_EXERCISE DESCRIPTION:_ Pick out each line in the listing below that contains the string "building", and copy those lines. The match is case-sensitive.

_RECORD EXTRACTS:_
****************************************

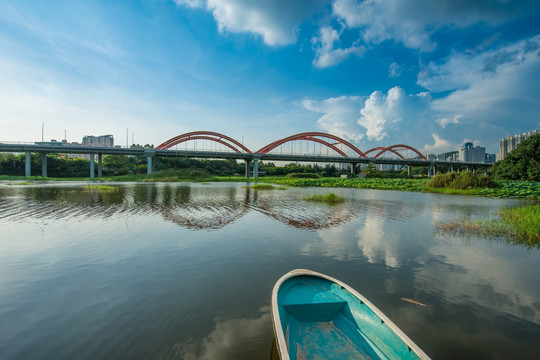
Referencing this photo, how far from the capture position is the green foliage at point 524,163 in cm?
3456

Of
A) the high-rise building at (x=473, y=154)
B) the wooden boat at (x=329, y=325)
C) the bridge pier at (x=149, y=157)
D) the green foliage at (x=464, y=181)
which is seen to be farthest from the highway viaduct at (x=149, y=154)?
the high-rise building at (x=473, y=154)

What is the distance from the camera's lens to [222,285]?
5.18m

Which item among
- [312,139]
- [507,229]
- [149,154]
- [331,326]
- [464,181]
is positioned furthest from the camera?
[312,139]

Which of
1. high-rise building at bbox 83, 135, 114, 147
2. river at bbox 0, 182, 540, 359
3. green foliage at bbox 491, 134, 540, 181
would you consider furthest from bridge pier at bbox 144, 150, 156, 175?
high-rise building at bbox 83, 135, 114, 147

****************************************

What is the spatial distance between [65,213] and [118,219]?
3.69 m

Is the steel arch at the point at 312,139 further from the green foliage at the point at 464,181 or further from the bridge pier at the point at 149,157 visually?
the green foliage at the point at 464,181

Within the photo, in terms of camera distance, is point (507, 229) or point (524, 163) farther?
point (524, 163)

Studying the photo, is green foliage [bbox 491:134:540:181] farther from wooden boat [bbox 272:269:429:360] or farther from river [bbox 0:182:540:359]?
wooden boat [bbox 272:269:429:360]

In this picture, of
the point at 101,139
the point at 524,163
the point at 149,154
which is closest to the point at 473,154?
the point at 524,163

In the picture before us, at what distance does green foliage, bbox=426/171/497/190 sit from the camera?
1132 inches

****************************************

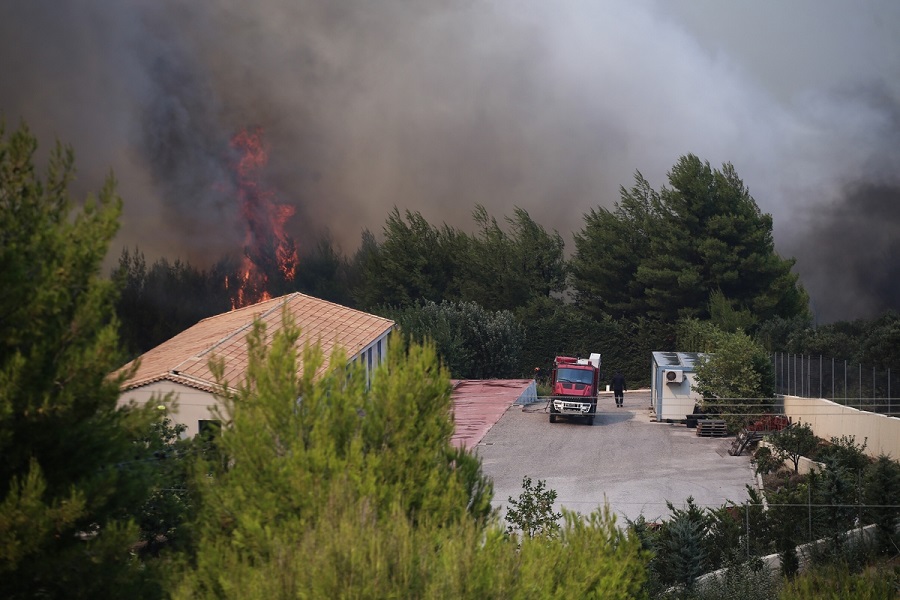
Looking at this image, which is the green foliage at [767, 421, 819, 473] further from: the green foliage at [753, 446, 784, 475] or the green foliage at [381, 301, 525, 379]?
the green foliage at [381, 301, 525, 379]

****************************************

_EXERCISE OUTPUT:_
A) the high-rise building at (x=473, y=154)
the high-rise building at (x=473, y=154)
1. high-rise building at bbox 83, 135, 114, 147
high-rise building at bbox 83, 135, 114, 147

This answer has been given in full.